The need for annotated corpora from legal documents, and for (human) protocols for creating them: The attribution problem

The need for annotated corpora from legal documents, and for (human) protocols for creating them: The attribution problem, paper presented at the 2016 Dagstuhl Seminar on Natural Language Argumentation: Mining, Processing, and Reasoning over Textual Arguments, held at Schloss Dagstuhl, in Wadern, Germany, on April 17-22, 2016.
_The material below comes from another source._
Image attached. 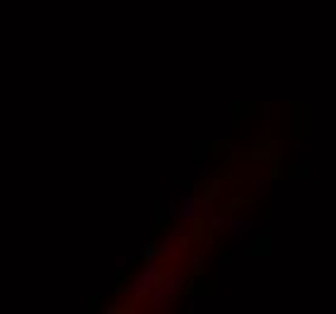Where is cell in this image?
<instances>
[{"instance_id": "obj_1", "label": "cell", "mask_w": 336, "mask_h": 314, "mask_svg": "<svg viewBox=\"0 0 336 314\" xmlns=\"http://www.w3.org/2000/svg\"><path fill=\"white\" fill-rule=\"evenodd\" d=\"M249 225H252V220H245V218H235V220H230V227H232V234H235V237H239L242 232H247Z\"/></svg>"}, {"instance_id": "obj_3", "label": "cell", "mask_w": 336, "mask_h": 314, "mask_svg": "<svg viewBox=\"0 0 336 314\" xmlns=\"http://www.w3.org/2000/svg\"><path fill=\"white\" fill-rule=\"evenodd\" d=\"M114 264H116V268H129L131 256H124V254H119V256L114 259Z\"/></svg>"}, {"instance_id": "obj_2", "label": "cell", "mask_w": 336, "mask_h": 314, "mask_svg": "<svg viewBox=\"0 0 336 314\" xmlns=\"http://www.w3.org/2000/svg\"><path fill=\"white\" fill-rule=\"evenodd\" d=\"M228 227H230L228 218H216V220H213V230H216V232H220V230H228Z\"/></svg>"}]
</instances>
This paper argues that in order to make progress today in automating argumentation mining from legal documents, we have a critical need for two things. First, we need a sufficient supply of manually annotated corpora, as well as theoretical and experimental evidence that those annotated data are accurate. Second, we need protocols for effectively training people to perform the tasks and sub-tasks required to create those annotations. Such protocols are necessary not only for a team approach to annotation and for quality assurance of the finished annotations, but also for developing and testing software to assist humans in the process of annotation. Drawing upon the latest work at Hofstra University’s Law, Logic and Technology Research Laboratory in New York, the paper offers an extended example from the problem of annotating attribution relations, as an illustration of why obtaining consistent and accurate annotations in law is extremely difficult, and of why protocols are necessary. Attribution is the problem of determining which actor believes, asserts, or relies upon the truth of a proposition as a premise or a conclusion of an argument. The paper illustrates that in applying argumentation mining to legal documents, annotating attribution relations correctly is a critical task.